Africa News Roundup: Celebrations in Little Senegal, Drought and War in Mali, Guinea’s Army, Sudan Talks, and More

In New York City’s Little Senegal, support for President-elect Macky Sall was strong in last week’s elections, and celebration at his win has been equally pronounced.

An Oxfam press release from yesterday:

Growing insecurity in Mali and northern Nigeria is disrupting the supply of food to communities suffering from a major food crisis affecting 13 million people in West Africa, said international aid agency Oxfam today.

The conflict in northern Mali, one of the driving factors of last week’s coup d’état and the temporary closure of borders, had already posed a major risk to vulnerable communities in Mali and the region. Now there are signs that the escalation in the country’s instability is further affecting the already serious food insecurity across West Africa, meaning a rapid increase in humanitarian assistance to the region is urgently needed.

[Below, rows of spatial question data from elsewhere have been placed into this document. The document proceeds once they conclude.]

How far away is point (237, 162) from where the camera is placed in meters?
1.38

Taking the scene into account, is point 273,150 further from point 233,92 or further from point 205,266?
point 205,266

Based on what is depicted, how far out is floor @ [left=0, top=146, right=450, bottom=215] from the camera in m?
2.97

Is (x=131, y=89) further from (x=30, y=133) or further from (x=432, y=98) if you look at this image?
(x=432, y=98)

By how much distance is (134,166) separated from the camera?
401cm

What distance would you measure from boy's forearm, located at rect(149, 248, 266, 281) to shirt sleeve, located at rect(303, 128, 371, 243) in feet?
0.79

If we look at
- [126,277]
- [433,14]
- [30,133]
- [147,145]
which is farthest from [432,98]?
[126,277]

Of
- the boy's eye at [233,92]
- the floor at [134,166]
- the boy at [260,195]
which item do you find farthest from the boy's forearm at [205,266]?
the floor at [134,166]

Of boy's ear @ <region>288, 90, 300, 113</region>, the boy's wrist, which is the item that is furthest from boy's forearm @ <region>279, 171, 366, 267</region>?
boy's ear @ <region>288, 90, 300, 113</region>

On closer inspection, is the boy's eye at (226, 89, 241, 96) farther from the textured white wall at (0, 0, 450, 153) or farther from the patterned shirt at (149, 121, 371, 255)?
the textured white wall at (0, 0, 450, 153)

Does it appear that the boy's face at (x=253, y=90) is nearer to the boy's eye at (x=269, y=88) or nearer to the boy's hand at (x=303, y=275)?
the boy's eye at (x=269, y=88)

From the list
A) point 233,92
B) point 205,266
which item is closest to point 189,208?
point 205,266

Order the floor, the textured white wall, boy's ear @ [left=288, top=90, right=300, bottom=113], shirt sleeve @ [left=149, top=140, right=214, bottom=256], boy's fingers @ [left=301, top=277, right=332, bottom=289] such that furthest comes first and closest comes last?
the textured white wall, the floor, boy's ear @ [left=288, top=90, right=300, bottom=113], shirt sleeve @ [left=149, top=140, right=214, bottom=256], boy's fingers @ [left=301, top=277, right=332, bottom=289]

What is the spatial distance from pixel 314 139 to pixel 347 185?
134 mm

Meanwhile, rebels in northern Mali yesterday captured the town of Kidal (map), one of the three “capitals” of Azawad, the nation the rebels say they want to slice out of Mali. The other two capitals, Gao and Timbuktu, lie further south. Leader of the recent coup in Mali Captain Amadou Sanogo appealed for international help against the rebels, but his regime faces the withdrawal of US aid and the threat, by the Economic Community of West African States, to close the country’s borders. The Nigerian Senate, meanwhile, “is pushing for military action against Malian coup plotters.”

In other Nigeria news, two teams of suspected Boko Haram members attacked a police station and a bank yesterday in the northeast.

Jeune Afrique (French) on the re-organization of Guinea’s army under the new civilian regime. Guinea experienced a military coup in late 2008, but returned to civilian control in late 2010.

Somaliland is suffering a serious drought.

Further south, southern Somali rebel movement al Shabab continues to lose territory to the government and its allies.

Following a border clash between the two nations this week, Sudan and South Sudan are set to hold more talks today on final status issues such as oil revenue sharing. Yesterday, rebels in Sudan’s South Kordofan State reportedly began new attacks.

What else is going today?

3 thoughts on “Africa News Roundup: Celebrations in Little Senegal, Drought and War in Mali, Guinea’s Army, Sudan Talks, and More

  1. I’m in Zinder, Niger this weekend and the whole town is talking about the arrest of 6 men associated with Boko Harem who were caught in a local hotel while pursuing an arms deal. They’ve been taken to Niamey. Police and military presence is high in town.

    What no one knows is what, if anything, was being planned by Boko Harem for Niger. Niger’s new petroleum refinery is just 20km away. Easter will be in a week and authorities in Zinder placed armed police outside all churches for Christmas. Or was Zinder simply seen as a “safe” place for the deal?

    • Thanks for relating this news. IRIN has written about arrests of Boko Haram suspects in Diffa, and rumors of a Boko Haram presence in Niger have spread following the border closures/expulsions of non-Nigerians that have been going on in recent months, but I don’t have much insight into Boko Haram’s ambitions, or lack thereof, for Niger.

  2. It’ll be interesting to see if the Taureg advances either force Mali society to accept a military government or if this is a rare case where separatists win outright military victories and create a pseudo-nation.